I’m wrestling with a very difficult decision. It goes against every fiber of my being. It violates a key value that was instilled in me as a child, and has me questioning where the madness will end if I tip over this first domino. That’s right, I’m trying to decided if I should stop reading a book I’m halfway through and hating.
I’m reading “Zen and the Art of Motorcycle Maintenance.” I picked up Robert M. Pirsig’s famous work with high hopes. Four decades after its publication, the book is considered a classic. Fresh off Aldous Huxley’s fantastic (if slow) “Island,” I was ready for more thought-provoking writing, and, given my interest in philosophy, finally getting around to reading this staple of American literature seemed like a great decision. The New York Times called it “exhilarating!”
I call it “awful.”
The autobiographical story is set during the multi-week motorcycle trip of a father (the narrator), his intellectually/emotionally-challenged son, and two friends. The travel-log and father/son parts of the book are only window dressing though, as the book is primarily concerned with the mental wanderings of the father as he figuratively does philosophical battle with his former self that he now only remembers in fragments due to electroshock therapy. The travel-log and father/son parts are actually interesting, but the philosophy aspect of the book dominates. Wait, dominates is too weak a word. The philosophy aspect of the book torturously squeezes all joy, insight, fun, and enjoyment out of the book.

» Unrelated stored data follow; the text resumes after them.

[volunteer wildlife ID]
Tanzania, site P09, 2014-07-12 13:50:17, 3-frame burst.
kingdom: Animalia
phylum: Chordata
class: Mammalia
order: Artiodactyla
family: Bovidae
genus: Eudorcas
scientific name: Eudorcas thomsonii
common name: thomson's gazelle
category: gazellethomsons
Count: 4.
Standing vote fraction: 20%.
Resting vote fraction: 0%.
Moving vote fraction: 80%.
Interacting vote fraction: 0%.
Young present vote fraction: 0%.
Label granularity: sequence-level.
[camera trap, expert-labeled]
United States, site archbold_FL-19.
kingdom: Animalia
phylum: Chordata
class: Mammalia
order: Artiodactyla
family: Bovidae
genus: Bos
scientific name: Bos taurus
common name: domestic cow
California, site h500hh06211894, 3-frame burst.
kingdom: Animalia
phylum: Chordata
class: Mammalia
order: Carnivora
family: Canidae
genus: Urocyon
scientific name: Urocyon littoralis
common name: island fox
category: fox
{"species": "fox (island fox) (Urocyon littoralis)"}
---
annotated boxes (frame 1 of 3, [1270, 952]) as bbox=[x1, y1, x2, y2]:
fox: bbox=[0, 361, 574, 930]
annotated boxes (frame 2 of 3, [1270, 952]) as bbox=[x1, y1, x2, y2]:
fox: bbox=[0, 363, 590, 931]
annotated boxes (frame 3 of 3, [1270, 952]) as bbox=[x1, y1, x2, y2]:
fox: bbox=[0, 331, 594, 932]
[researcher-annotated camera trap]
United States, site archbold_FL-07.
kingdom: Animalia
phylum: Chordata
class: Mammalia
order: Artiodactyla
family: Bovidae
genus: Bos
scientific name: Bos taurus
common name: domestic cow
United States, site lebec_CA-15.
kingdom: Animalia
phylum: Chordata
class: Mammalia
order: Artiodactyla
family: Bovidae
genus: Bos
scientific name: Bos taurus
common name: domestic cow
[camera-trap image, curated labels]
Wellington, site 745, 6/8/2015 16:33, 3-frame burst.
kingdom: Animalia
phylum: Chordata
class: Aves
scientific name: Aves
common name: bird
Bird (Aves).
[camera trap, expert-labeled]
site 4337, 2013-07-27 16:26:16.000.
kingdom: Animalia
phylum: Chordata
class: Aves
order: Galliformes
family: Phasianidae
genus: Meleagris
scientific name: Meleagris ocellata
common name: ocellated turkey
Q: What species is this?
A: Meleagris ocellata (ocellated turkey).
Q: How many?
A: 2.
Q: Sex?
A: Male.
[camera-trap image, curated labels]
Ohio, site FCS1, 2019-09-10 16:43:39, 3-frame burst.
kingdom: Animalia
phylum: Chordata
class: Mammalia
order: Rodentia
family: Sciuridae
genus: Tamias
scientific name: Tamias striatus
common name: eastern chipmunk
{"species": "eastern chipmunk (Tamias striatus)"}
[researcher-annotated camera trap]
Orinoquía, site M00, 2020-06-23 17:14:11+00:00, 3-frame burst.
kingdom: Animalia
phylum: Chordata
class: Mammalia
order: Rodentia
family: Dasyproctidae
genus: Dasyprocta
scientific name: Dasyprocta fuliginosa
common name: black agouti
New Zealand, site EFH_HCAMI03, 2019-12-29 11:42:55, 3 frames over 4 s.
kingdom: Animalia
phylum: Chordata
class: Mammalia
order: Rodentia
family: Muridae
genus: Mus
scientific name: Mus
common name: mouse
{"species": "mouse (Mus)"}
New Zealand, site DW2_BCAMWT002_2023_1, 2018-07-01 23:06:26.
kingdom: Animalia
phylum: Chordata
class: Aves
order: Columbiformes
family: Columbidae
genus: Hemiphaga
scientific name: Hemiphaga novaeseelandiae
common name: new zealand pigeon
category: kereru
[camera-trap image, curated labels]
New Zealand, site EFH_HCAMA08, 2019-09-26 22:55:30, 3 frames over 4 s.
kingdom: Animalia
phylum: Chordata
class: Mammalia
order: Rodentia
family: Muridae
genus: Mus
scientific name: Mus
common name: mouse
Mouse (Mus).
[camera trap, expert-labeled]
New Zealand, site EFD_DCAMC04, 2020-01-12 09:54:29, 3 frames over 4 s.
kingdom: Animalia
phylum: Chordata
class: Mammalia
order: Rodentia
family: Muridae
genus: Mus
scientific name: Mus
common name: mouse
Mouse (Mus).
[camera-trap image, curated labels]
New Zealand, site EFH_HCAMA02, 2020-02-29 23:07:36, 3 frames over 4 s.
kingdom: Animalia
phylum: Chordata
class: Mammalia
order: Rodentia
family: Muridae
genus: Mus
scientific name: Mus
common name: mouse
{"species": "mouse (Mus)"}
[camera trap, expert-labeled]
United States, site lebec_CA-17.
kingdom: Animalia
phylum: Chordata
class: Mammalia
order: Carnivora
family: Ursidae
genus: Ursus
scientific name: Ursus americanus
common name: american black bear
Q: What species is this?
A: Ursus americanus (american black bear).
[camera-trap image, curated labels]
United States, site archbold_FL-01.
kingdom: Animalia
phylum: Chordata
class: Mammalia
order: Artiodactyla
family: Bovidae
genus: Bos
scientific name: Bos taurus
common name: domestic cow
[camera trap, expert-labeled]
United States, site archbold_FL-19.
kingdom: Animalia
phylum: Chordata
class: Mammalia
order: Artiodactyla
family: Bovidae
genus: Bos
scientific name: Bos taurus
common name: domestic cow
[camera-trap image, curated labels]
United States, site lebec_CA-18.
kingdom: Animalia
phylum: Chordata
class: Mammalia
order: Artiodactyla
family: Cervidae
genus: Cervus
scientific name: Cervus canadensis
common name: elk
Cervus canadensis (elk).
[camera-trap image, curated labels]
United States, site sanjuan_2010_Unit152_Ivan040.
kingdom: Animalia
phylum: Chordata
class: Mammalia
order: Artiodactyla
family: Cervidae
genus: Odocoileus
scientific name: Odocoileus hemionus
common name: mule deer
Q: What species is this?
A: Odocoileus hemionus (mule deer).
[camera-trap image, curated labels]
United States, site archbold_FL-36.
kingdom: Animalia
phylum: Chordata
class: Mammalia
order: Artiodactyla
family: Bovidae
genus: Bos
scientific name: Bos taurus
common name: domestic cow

As much as I dislike the book, I’m disliking even more the idea of quitting. You see, maybe you’ve heard, but quitters never win and winners never quit. In our household growing up, you didn’t quit something you started. That might have happened in other houses, but not our’s. Neighbors and friends started and stopped hobbies and extracurricular activities as often as they changed clothes. Not this kid. I started martial arts and band in elementary school, and I was still kicking and playing in one form or another through college. My sister danced or cheered from before kindergarten through college. When my sister quit band after three years, though, it caused a minor family crisis. My mother still tells the story with anguish in her voice, painfully recounting that my sister had just received a band member of year award the year before. The year before! Honestly, I’m not sure my mother has ever fully respected my sister after that fateful decision. Quitter!
Quitting isn’t easy, even if your household didn’t lock you into longer contracts than cell phone companies. No one wants to be a quitter, but how long must one endure the disliked, unwanted, or uninteresting? How long must you try out the new hobby before you decide that you actually hate it? 1 day, 4 months, or 7 years? At what point can you drop the new extracurricular activity? After a few days, or not until you’re the vice president of something? Even the great Kenny Rogers doesn’t help us. He reminds us that we have to know when to hold ’em and when to fold ’em, but he never gets to the verse where he explains how to figure out the difference.
I’ve read 240 pages of a 400 page book, and I’ve read enough to know where the story is going with a fair amount of certainty. I’m not motivated to read any more and can’t foresee caring what else happens. Perhaps most importantly, the draw of other books is stronger than the draw to this book. Maybe, at the end of the day, there is no formula to knowing when to quit. You have to trust yourself to make that call. Maybe the point of not quitting as a kid is so you know what commitment is, and, as an adult, you’ll know when it’s okay to end that commitment.
In the end, I come back to my sister’s clarinet. She threw away a bright musical future, but, to her credit, she’s never looked back. If she can give up the clarinet the year after winning a major award, I can be strong enough to walk away from my book.
I just hope my parents can look me in the face next time we meet.
One thought on “On Knowing When To Quit”
Having reached the ripe old age of 64, I find myself quitting more easily than ever. Movies are allotted 20-25 minutes. No more. If they haven’t grabbed me by then, I don’t have any more time to waste on them. Hope does spring eternal with most books that I buy. Since I have a monetary investment in them I do so hate to admit a mistake in purchasing and continue with them hoping they will get better. Most don’t. Maybe this is a product of age in that time seems to mean more than ever before, knowing that there is less and less of it in my future.